Regulatory Agencies Inventory and Attributes

The Regulatory Agencies Inventory is the root of the IF4IT compliance governance hierarchy. It connects directly to two inventories that derive from it: the Regulations Inventory (not yet published — refer to the IF4IT Enterprise Inventory Management Best Practices document), which governs the specific laws, regulations, and standards published by each agency; and the Regulatory Obligations Inventory (not yet published), which governs the specific compliance controls, reporting requirements, and evidence obligations the enterprise must fulfill. Every Regulation references the Regulatory Agency that published it; every Regulatory Obligation references the Regulation from which it derives. The governance chain flows from root to leaf: Agency → Regulation → Obligation.

The Regulatory Agencies Inventory connects to the Data and Information Inventory and Attributes through the Related Data and Information Types relationship attribute. Data protection authorities govern specific classes of personal data. Financial regulators govern financial records. Healthcare regulators govern patient data. Connecting regulatory agencies to the data types they govern enables the enterprise to answer: which data types are in scope for a specific regulatory audit? Which integrations carrying regulated data are subject to which agencies’ requirements? The Data and Information Inventory and Attributes is published and available.

The Regulatory Agencies Inventory connects to the Integrations Inventory and Attributes through the Related Integrations relationship attribute. Integrations that carry data types governed by a specific regulatory agency are subject to that agency’s requirements for data handling, security, retention, and cross-border transfer. Connecting regulatory agencies to the integrations that carry regulated data enables compliance impact analysis at the data flow level. The Integrations Inventory and Attributes is published and available.
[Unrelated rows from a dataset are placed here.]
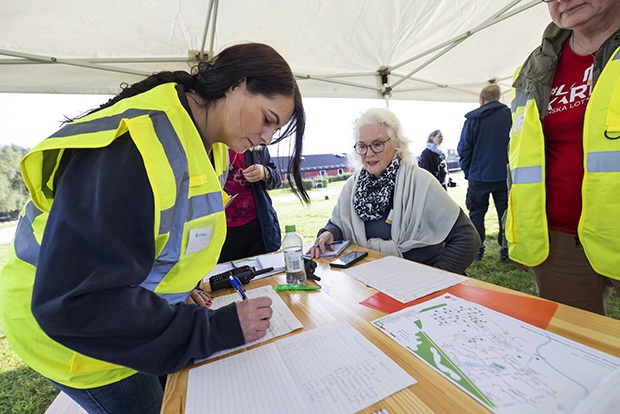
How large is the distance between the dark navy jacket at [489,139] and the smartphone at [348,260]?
2.59m

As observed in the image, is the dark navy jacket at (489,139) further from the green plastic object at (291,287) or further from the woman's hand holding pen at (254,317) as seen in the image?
the woman's hand holding pen at (254,317)

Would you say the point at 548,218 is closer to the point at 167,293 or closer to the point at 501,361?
the point at 501,361

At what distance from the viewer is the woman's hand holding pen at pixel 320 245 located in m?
1.49

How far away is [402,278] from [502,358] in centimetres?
49

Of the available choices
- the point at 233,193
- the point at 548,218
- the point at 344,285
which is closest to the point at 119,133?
the point at 344,285

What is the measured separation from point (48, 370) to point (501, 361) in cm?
106

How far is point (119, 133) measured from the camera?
0.55 metres

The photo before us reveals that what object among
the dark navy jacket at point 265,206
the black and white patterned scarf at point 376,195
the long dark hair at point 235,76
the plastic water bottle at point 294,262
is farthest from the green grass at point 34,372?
the long dark hair at point 235,76

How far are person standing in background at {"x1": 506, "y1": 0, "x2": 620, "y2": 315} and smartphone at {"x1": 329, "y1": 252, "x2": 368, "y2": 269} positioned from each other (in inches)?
29.2

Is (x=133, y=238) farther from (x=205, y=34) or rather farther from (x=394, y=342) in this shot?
(x=205, y=34)

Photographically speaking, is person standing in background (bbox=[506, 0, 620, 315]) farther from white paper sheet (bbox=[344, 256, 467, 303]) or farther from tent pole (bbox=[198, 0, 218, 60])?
tent pole (bbox=[198, 0, 218, 60])

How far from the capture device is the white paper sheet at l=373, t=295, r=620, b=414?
47 centimetres

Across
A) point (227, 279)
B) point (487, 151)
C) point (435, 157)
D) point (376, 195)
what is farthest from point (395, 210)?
point (435, 157)

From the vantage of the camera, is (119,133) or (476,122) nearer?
(119,133)
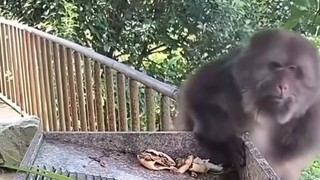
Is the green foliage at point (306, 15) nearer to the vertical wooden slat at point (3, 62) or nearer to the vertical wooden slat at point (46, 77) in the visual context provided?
the vertical wooden slat at point (46, 77)

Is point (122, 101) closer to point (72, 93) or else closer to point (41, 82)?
point (72, 93)

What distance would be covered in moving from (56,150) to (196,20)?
9.00 ft

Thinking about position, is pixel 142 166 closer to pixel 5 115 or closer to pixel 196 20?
pixel 196 20

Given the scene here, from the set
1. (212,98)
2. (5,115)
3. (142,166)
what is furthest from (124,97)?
(5,115)

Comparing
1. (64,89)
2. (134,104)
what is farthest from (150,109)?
(64,89)

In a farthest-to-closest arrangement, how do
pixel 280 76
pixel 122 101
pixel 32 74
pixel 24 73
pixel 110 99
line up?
pixel 24 73
pixel 32 74
pixel 110 99
pixel 122 101
pixel 280 76

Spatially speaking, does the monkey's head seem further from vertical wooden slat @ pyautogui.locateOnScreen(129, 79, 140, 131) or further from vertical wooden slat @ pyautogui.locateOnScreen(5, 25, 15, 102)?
vertical wooden slat @ pyautogui.locateOnScreen(5, 25, 15, 102)

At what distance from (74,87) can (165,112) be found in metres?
1.08

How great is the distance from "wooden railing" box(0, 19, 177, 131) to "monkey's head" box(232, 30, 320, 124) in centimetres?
65

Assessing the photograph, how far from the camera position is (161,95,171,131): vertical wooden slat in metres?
1.96

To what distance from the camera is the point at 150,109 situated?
2.15 m

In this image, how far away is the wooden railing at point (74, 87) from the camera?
7.20ft

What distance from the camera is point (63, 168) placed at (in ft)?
3.39

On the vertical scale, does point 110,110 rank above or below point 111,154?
below
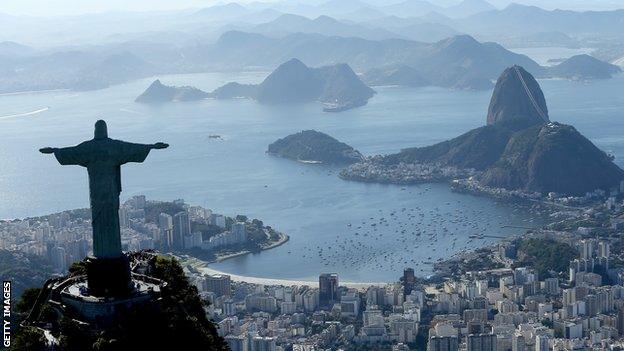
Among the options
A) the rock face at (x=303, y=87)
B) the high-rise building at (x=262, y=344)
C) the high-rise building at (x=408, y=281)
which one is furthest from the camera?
the rock face at (x=303, y=87)

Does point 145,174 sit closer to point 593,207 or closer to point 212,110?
point 593,207

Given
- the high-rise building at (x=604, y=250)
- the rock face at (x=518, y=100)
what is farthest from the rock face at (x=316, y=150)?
the high-rise building at (x=604, y=250)

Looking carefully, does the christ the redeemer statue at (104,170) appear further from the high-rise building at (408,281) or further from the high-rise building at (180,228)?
the high-rise building at (180,228)

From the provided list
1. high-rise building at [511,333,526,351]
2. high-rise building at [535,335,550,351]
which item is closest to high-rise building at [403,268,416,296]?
high-rise building at [511,333,526,351]

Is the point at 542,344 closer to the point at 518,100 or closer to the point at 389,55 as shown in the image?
the point at 518,100

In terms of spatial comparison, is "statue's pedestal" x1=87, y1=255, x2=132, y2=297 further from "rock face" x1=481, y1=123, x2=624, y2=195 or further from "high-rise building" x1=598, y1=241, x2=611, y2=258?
"rock face" x1=481, y1=123, x2=624, y2=195

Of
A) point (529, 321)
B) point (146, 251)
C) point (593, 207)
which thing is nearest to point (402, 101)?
point (593, 207)

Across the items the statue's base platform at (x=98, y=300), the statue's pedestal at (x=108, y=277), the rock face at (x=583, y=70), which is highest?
the rock face at (x=583, y=70)
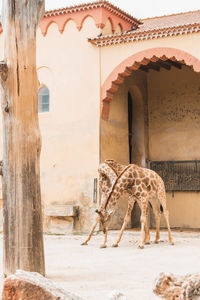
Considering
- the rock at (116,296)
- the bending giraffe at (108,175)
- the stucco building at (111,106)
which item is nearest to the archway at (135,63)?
the stucco building at (111,106)

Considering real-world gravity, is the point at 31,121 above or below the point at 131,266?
above

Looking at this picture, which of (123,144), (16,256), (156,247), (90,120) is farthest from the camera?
(123,144)

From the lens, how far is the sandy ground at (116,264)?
21.3 ft

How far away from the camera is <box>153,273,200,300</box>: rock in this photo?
16.1ft

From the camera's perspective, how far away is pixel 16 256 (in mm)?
6586

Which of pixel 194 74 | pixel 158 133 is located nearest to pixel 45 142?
pixel 158 133

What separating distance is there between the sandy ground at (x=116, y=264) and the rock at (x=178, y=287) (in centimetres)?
38

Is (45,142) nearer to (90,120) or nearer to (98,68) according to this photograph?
(90,120)

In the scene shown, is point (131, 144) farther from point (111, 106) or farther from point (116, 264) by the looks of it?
point (116, 264)

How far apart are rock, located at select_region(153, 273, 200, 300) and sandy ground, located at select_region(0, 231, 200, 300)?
1.26 feet

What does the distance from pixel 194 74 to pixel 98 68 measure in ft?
10.6

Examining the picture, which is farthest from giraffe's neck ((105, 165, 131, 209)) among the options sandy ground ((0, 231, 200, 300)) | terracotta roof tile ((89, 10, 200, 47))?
terracotta roof tile ((89, 10, 200, 47))

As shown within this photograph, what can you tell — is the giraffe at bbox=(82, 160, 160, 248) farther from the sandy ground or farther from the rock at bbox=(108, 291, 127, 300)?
the rock at bbox=(108, 291, 127, 300)

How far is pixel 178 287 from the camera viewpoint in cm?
520
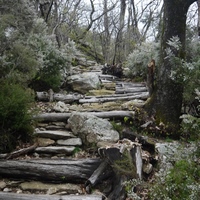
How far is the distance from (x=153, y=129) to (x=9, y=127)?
2.55 m

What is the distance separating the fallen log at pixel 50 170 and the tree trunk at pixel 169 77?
69.6 inches

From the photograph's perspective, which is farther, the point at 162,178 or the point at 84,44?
the point at 84,44

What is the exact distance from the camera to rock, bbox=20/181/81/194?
10.5 feet

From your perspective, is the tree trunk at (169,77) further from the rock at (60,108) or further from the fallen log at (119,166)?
the rock at (60,108)

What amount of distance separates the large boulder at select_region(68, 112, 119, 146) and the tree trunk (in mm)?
1021

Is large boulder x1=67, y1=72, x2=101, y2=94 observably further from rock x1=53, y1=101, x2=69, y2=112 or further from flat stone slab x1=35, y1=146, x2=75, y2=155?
flat stone slab x1=35, y1=146, x2=75, y2=155

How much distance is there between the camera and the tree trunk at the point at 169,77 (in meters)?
4.44

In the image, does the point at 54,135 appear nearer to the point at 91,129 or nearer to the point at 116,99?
the point at 91,129

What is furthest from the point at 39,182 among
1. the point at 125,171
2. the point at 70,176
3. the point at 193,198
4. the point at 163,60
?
the point at 163,60

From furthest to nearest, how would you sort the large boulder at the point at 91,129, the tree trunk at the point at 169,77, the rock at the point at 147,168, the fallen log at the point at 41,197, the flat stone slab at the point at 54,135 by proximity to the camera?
the tree trunk at the point at 169,77 → the flat stone slab at the point at 54,135 → the large boulder at the point at 91,129 → the rock at the point at 147,168 → the fallen log at the point at 41,197

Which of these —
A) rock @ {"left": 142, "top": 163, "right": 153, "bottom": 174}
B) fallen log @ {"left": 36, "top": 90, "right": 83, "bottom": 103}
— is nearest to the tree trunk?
rock @ {"left": 142, "top": 163, "right": 153, "bottom": 174}

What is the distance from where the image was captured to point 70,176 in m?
3.38

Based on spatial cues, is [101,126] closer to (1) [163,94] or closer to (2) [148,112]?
(2) [148,112]

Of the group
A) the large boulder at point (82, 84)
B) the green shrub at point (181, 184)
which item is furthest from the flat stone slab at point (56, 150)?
the large boulder at point (82, 84)
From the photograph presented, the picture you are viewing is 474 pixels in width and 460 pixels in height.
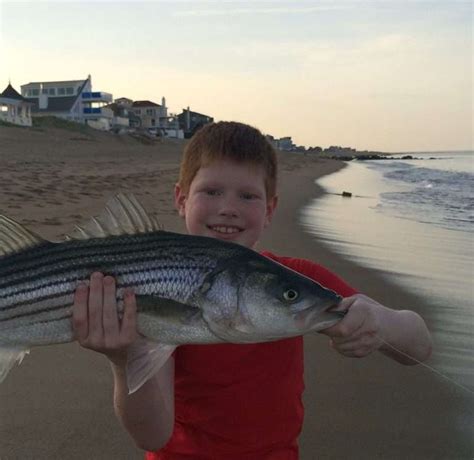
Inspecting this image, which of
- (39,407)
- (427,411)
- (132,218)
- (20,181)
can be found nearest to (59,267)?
(132,218)

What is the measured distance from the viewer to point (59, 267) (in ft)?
8.98

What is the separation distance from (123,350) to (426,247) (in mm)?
8572

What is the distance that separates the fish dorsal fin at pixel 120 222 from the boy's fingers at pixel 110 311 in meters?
0.32

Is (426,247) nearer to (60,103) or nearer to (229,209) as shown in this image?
(229,209)

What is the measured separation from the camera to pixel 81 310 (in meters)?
2.64

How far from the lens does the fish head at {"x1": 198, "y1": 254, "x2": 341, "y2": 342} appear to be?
261 cm

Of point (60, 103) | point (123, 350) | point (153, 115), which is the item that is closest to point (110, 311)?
point (123, 350)

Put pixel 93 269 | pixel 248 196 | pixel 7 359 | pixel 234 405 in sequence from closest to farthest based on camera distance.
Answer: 1. pixel 93 269
2. pixel 7 359
3. pixel 234 405
4. pixel 248 196

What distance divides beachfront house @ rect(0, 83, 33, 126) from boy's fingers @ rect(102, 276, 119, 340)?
51.7 m

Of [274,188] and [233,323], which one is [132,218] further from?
[274,188]

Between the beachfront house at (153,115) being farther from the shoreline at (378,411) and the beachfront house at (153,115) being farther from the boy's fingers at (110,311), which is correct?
the boy's fingers at (110,311)

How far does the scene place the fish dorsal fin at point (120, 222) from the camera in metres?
2.87

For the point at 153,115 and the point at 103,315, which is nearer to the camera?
the point at 103,315

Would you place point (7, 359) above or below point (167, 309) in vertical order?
below
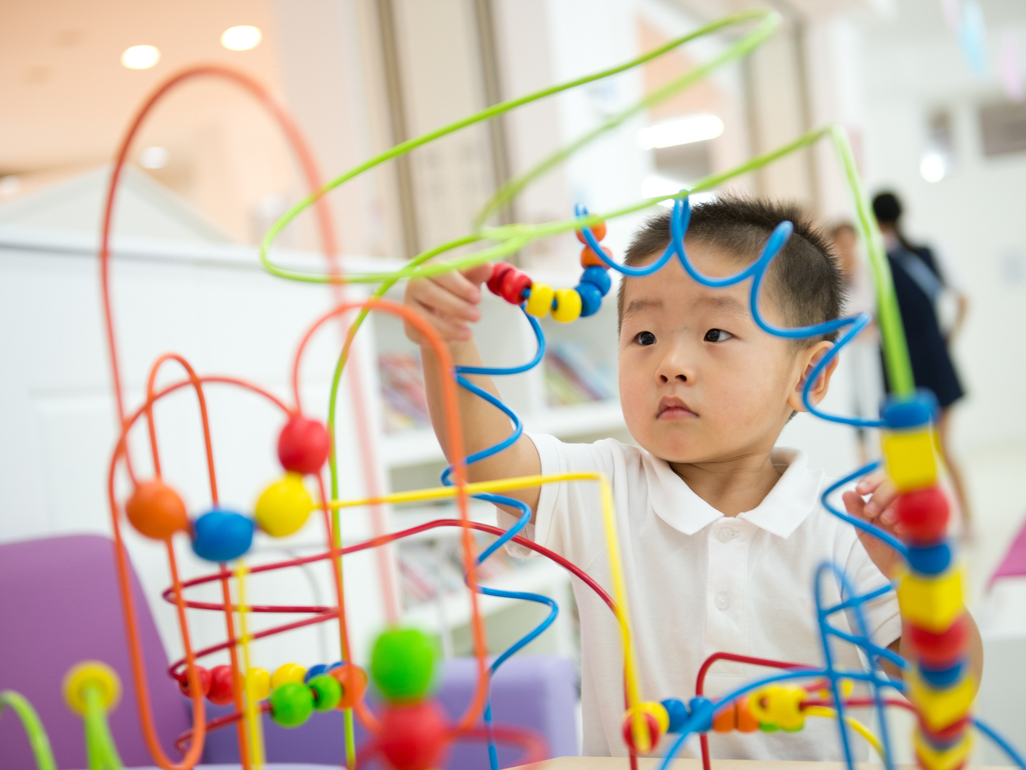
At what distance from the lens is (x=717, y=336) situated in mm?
662

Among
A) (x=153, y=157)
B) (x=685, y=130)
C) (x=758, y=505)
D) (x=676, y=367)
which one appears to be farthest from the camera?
(x=153, y=157)

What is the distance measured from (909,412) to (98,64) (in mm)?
6061

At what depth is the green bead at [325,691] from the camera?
1.34ft

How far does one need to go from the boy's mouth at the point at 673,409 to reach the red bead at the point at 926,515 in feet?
1.26

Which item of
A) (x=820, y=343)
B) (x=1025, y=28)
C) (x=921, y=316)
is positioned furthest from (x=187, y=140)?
(x=820, y=343)

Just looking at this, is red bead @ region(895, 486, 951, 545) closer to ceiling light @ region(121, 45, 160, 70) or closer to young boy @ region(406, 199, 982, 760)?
young boy @ region(406, 199, 982, 760)

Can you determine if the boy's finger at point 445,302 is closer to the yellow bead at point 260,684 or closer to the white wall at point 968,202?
the yellow bead at point 260,684

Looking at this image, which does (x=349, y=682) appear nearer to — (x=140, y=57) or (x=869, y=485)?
(x=869, y=485)

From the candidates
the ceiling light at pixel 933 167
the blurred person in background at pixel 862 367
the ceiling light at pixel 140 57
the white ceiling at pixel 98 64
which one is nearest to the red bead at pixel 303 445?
the blurred person in background at pixel 862 367

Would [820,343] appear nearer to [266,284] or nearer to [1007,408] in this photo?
[266,284]

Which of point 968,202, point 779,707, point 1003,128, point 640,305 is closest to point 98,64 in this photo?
point 640,305

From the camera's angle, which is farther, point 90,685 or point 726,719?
point 726,719

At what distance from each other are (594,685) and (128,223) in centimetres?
138

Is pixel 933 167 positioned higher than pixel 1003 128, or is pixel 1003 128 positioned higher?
pixel 1003 128
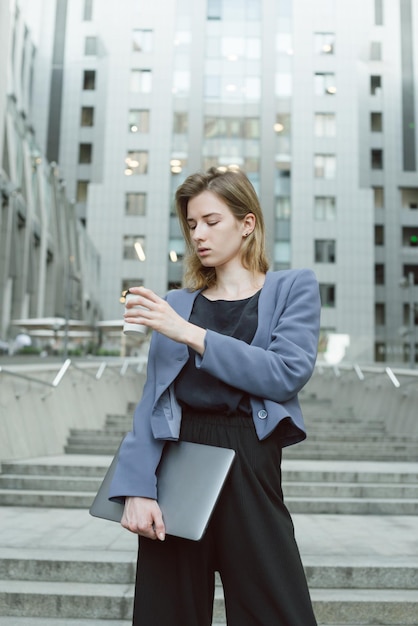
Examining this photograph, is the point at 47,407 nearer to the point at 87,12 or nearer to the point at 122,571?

The Regulatory Agencies Inventory connects to the Vendors Inventory and Attributes through the Related Vendors relationship attribute. Some regulatory agencies — particularly in financial services under DORA and the UK FCA Critical Third Parties regime — have direct oversight authority over critical third-party providers. Other agencies require documented due diligence on vendors processing regulated data. Connecting regulatory agencies to relevant vendor relationships enables vendor governance to be grounded in regulatory obligations. The Vendors Inventory and Attributes is published and available.

The Regulatory Agencies Inventory is itself hierarchically self-referential through the Parent Agency and Related Child Agencies relationship attributes. The European Data Protection Board supervises 27 national data protection authorities. The Basel Committee on Banking Supervision supervises national banking regulators. The FSOC supervises its member financial regulators. This hierarchy is essential for understanding how requirements propagate through the regulatory landscape — and which agency’s interpretation is authoritative when requirements at different levels of the hierarchy appear to conflict.